Balancing Safety and Helpfulness in Healthcare AI Assistants through Iterative Preference Alignment

TL;DR

This study introduces an iterative post-deployment safety-alignment framework that blends Kahneman-Tversky Optimization (KTO) and Direct Preference Optimization (DPO) to tune healthcare-oriented LLMs against domain-specific safety signals. Using CARES-18K, the authors benchmark four open-source models and demonstrate substantial safety gains (up to 42% in safety scores) while revealing architecture-dependent trade-offs in helpfulness and refusal behavior. The work compares self-evaluation against external judgments, highlighting calibration biases and the context-dependent reliability of self-assessment, and it analyzes how validator choice influences policy selection (KTO vs. DPO) across training cycles. The results advocate a modular, post-deployment safety toolkit, emphasize human-in-the-loop oversight, and discuss practical deployment considerations under evolving healthcare standards. Overall, the paper provides a practical, architecture-aware approach to improving safety and clinical usefulness in medical AI assistants through iterative preference alignment.

Abstract

Large Language Models (LLMs) are increasingly used in healthcare, yet ensuring their safety and trustworthiness remains a barrier to deployment. Conversational medical assistants must avoid unsafe compliance without over-refusing benign queries. We present an iterative post-deployment alignment framework that applies Kahneman-Tversky Optimization (KTO) and Direct Preference Optimization (DPO) to refine models against domain-specific safety signals. Using the CARES-18K benchmark for adversarial robustness, we evaluate four LLMs (Llama-3B/8B, Meditron-8B, Mistral-7B) across multiple cycles. Our results show up to 42% improvement in safety-related metrics for harmful query detection, alongside interesting trade-offs against erroneous refusals, thereby exposing architecture-dependent calibration biases. We also perform ablation studies to identify when self-evaluation is reliable and when external or finetuned judges are necessary to maximize performance gains.

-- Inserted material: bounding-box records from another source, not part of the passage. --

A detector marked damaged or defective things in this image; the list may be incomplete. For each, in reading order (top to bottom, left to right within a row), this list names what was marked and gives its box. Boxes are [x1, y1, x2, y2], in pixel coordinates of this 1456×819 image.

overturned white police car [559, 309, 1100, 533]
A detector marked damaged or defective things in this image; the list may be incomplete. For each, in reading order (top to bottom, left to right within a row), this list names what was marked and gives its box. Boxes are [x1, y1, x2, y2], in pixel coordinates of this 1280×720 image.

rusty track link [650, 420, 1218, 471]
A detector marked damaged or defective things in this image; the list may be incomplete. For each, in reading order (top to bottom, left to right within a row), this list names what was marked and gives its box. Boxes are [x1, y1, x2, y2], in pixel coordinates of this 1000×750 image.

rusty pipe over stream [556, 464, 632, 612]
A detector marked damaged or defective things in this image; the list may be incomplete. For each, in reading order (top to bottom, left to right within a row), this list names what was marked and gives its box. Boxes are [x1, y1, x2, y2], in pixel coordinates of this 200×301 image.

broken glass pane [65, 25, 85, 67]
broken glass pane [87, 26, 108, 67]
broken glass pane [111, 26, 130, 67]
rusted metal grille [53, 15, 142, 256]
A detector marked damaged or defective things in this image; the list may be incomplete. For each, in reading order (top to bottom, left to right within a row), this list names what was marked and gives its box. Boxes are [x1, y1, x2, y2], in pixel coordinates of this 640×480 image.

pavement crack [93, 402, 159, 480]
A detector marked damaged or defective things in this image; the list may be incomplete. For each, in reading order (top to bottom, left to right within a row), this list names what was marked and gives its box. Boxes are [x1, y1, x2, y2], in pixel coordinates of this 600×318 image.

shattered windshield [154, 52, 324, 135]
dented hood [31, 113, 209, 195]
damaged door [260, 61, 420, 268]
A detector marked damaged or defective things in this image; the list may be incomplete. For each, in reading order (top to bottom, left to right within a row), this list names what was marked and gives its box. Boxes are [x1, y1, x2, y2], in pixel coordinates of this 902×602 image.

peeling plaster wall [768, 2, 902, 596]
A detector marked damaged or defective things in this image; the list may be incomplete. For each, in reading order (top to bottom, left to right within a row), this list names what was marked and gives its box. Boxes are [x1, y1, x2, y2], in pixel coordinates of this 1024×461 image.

Our findings underscore the importance of adopting best practices that balance patient safety, user trust, and clinical utility in the design of conversational medical assistants.

Figures (21)

• Figure 1: Example prompts in CARES dataset at 4 harmful levels.
• Figure 2: Results on test set after 1 cycle of training using self-evaluation regimen.
• Figure 3: Progression of evaluation metrics across 5 iterations, using self-evaluation for the target LLMs on the validation set. Solid lines represents metrics based on safety judgment by GPT-4o-mini. Dashed lines correspond to using the target model's self-generated Safety Judgments. Squares mark KTO results and circles mark DPO results. Within each cycle, the higher-scoring method is shown with a filled marker; the lower one remains hollow.
• Figure 4: Progression of metrics across all 5 iterations using finetuned Llama-3B as the source of safety judgment for Meditron-Ext and Mistral-Ext on the validation set. Solid lines represent metrics based on GPT-4o-mini's safety judgement. Dashed lines represent the counterpart using Llama-3B's judgment. Squares mark KTO results and circles mark DPO results. Within each cycle, the higher-scoring method is shown with a filled marker; the lower one remains hollow. Metrics by non-finetuned judge tend to converge/overlap with GPT better than otherwise.
• Figure 5: SS and ERR on the test set of the model variants with the best metrics on the validation set for each experimental regimen. Base: baseline non-finetuned version; SELF: using self-evaluation; EXT: using finetuned Llama-3B as external judge; LMA: using non-finetuned Llama-3B as judge.